Salvador Dalípainted his wife on numerous occasions,Gala. And of course of all the representations, one of the most masterful may be the one he did in this painting en titled Galatea of the Spheres.
His title already tells us that the image of his wife, muse and model of him is composed of infinite spheres. All these spheres start from a central black point. And from there it seems that they will radiate as in a very orderly and geometric explosion. The point is that it seems to place Gala at the center of the Dalinian universe. Fusing in the same image two of the artist's great passions: his wife and science
Galatea of Dalí's spheres
Science was something that attracted him as a teenager. But there was an event that made him especially interested in the subject of the atoms that make up matter. That event was none other than the atomic bombing of Hiroshima in 1945.

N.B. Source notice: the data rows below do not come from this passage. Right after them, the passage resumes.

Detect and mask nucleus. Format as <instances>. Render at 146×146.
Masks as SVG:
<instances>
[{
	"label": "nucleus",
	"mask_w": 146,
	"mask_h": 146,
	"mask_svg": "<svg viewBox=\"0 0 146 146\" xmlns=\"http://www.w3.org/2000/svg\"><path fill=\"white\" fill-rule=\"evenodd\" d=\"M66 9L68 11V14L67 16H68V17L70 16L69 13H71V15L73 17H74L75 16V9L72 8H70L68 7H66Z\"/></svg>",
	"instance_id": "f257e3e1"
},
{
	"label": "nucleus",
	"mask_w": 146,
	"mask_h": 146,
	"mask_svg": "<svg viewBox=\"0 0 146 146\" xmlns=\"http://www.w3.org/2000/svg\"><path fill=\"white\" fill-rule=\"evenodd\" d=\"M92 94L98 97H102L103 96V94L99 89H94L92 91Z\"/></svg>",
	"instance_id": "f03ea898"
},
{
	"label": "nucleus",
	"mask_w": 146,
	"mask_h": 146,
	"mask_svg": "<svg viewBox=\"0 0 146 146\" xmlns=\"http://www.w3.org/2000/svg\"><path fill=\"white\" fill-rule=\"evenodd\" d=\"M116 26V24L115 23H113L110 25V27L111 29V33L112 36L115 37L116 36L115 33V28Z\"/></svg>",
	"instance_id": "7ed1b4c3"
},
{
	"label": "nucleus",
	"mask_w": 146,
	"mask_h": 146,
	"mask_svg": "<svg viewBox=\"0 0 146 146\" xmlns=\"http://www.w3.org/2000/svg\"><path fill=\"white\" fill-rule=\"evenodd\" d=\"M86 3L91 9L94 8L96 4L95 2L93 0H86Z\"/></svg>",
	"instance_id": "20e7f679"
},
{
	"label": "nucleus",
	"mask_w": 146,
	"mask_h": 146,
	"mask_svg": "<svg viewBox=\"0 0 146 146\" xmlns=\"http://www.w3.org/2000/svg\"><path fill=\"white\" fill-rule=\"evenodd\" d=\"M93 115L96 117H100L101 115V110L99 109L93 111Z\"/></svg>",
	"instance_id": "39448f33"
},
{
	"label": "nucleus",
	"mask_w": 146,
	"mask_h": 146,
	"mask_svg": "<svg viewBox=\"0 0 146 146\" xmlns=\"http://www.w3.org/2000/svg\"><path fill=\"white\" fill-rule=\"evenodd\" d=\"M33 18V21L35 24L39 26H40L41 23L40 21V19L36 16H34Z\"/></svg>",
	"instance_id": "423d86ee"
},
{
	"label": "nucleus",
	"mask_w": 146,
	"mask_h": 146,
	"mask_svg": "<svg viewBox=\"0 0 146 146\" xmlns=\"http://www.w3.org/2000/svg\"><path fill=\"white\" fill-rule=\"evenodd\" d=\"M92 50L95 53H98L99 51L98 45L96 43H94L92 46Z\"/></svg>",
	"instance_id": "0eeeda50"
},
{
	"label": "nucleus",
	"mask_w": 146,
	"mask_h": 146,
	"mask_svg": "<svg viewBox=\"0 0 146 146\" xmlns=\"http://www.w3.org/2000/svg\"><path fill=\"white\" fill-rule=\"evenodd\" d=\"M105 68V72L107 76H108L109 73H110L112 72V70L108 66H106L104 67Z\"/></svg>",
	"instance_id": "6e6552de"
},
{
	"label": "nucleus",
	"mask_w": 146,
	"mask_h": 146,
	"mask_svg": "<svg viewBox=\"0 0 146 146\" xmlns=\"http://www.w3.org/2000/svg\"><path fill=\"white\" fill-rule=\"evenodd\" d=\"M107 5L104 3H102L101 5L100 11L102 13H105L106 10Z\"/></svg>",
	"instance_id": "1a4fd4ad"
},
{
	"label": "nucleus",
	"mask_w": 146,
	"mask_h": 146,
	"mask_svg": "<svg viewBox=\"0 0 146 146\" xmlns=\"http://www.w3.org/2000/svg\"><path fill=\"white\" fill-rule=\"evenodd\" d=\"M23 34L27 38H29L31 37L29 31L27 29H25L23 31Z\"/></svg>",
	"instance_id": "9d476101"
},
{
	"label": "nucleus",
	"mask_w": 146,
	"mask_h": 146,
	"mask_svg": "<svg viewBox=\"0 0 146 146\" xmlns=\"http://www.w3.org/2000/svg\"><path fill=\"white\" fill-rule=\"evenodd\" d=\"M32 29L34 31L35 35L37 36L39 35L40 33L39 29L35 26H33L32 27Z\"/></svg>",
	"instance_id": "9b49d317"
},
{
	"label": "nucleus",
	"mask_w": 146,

In fact, this work is later, since he did it in 1952. In a period in which his favorite theme was atoms, and which he himself called the nuclear-mystical era. Since during these years he painted numerous paintings that were dedicated to showing the disintegration of atoms, the discontinuity of matter or the structures of DNA.
In other words, Dalí appears to us as the painter of his time and the avant-garde that he was. But his art was based on that of the past. Especially in periods like theRenaissance that fascinated him. The details that connect this Galatea of the spheres, are many, beginning with the very transformation of Gala's name that recalls the poems of Garcilaso de la Vega or Miguel de Cervantes.
But there are more links with the Renaissance. For example, the hair of the portrayed woman at times reminds us of the Venus of Sandro Botticelli, or her closed eyes evoke the Virgin of the Rocks by Leonardo da Vinci.
But then that is transformed by the sieve of Dalí. We see a set of spheres of various sizes, which with their shading and plasticity generate a clear three-dimensional perspective. Just look at the woman's red lips that occupy several spheres towards the center, or outwards depending on how you look at it.
And as usual in many of Salvador Dalí's paintings, the color blue dominates. A color that here serves the same to represent the sea below, as the sky as a background. Or to cover the atoms, some of them chipped, making us understand that what is valuable and hard is in the inner core, and not in the crust. In short, Dalí and his particular Surrealism in its purest form.